EXERCISE GOAL
Could you restate the entries below word for word?

-- INPUT DATA follows --

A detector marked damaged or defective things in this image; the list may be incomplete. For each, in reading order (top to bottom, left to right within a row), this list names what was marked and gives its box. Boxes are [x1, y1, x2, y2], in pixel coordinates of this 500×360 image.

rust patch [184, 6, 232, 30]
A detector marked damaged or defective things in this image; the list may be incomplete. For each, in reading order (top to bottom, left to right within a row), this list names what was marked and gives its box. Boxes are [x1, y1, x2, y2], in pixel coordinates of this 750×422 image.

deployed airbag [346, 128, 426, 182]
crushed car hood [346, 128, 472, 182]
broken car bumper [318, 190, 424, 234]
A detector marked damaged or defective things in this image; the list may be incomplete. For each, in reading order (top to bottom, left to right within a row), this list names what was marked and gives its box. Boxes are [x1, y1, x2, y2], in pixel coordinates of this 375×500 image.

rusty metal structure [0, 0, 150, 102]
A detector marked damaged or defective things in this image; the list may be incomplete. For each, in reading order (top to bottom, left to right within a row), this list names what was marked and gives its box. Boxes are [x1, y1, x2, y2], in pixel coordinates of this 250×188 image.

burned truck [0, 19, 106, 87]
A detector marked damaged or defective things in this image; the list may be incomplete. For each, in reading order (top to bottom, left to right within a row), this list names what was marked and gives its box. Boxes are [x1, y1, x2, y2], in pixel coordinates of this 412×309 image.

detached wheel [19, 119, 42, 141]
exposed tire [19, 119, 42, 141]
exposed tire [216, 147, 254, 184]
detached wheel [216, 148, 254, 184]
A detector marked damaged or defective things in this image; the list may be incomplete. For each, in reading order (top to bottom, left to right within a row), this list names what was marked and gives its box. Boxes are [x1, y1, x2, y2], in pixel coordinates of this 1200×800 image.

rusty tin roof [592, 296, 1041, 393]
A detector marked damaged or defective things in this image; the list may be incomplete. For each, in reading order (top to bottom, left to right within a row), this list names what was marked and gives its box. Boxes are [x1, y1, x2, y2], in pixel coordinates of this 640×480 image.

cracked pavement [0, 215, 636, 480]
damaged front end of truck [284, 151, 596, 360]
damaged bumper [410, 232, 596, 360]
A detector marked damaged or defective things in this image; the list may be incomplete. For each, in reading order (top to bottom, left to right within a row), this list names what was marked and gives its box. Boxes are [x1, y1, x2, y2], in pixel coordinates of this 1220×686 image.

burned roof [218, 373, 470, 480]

-- INPUT DATA concluded --

TASK ANSWER
A detector marked damaged or defective things in this image; the list may be incomplete. For each, in reading order (top to bottom, left to right within a row), this list names what was marked and gives its box. Boxes are [x1, y1, x2, y2], in pixel coordinates of this 500×360 image.

rust patch [184, 6, 232, 30]
A detector marked damaged or defective things in this image; the list may be incomplete. For each, in reading order (top to bottom, left to right within a row), this list names what was marked and gives its box. Boxes are [x1, y1, x2, y2], in pixel coordinates of this 750×422 image.

deployed airbag [346, 128, 426, 182]
crushed car hood [346, 128, 472, 182]
broken car bumper [318, 190, 424, 234]
A detector marked damaged or defective things in this image; the list may be incomplete. For each, in reading order (top to bottom, left to right within a row), this list names what was marked and gives its box. Boxes are [x1, y1, x2, y2], in pixel coordinates of this 375×500 image.

rusty metal structure [0, 0, 150, 102]
A detector marked damaged or defective things in this image; the list may be incomplete. For each, in reading order (top to bottom, left to right within a row), this list names what was marked and gives its box. Boxes are [x1, y1, x2, y2], in pixel coordinates of this 250×188 image.

burned truck [0, 19, 106, 87]
A detector marked damaged or defective things in this image; the list may be incomplete. For each, in reading order (top to bottom, left to right within a row), this list names what was marked and gives its box. Boxes are [x1, y1, x2, y2], in pixel coordinates of this 412×309 image.

detached wheel [19, 119, 42, 141]
exposed tire [19, 119, 42, 141]
exposed tire [216, 147, 254, 184]
detached wheel [216, 148, 254, 184]
A detector marked damaged or defective things in this image; the list may be incomplete. For each, in reading order (top to bottom, left to right within a row), this list names what was marked and gives its box. Boxes are [x1, y1, x2, y2], in pixel coordinates of this 1200×800 image.

rusty tin roof [592, 296, 1041, 393]
A detector marked damaged or defective things in this image; the list may be incomplete. For each, in reading order (top to bottom, left to right within a row), this list names what was marked and gives its box. Boxes are [x1, y1, x2, y2], in pixel coordinates of this 640×480 image.

cracked pavement [0, 215, 636, 480]
damaged front end of truck [284, 151, 596, 360]
damaged bumper [410, 232, 596, 360]
A detector marked damaged or defective things in this image; the list may be incomplete. For each, in reading order (top to bottom, left to right within a row), this list names what was marked and gives its box. Boxes are [x1, y1, x2, y2], in pixel coordinates of this 1220×686 image.

burned roof [218, 373, 470, 480]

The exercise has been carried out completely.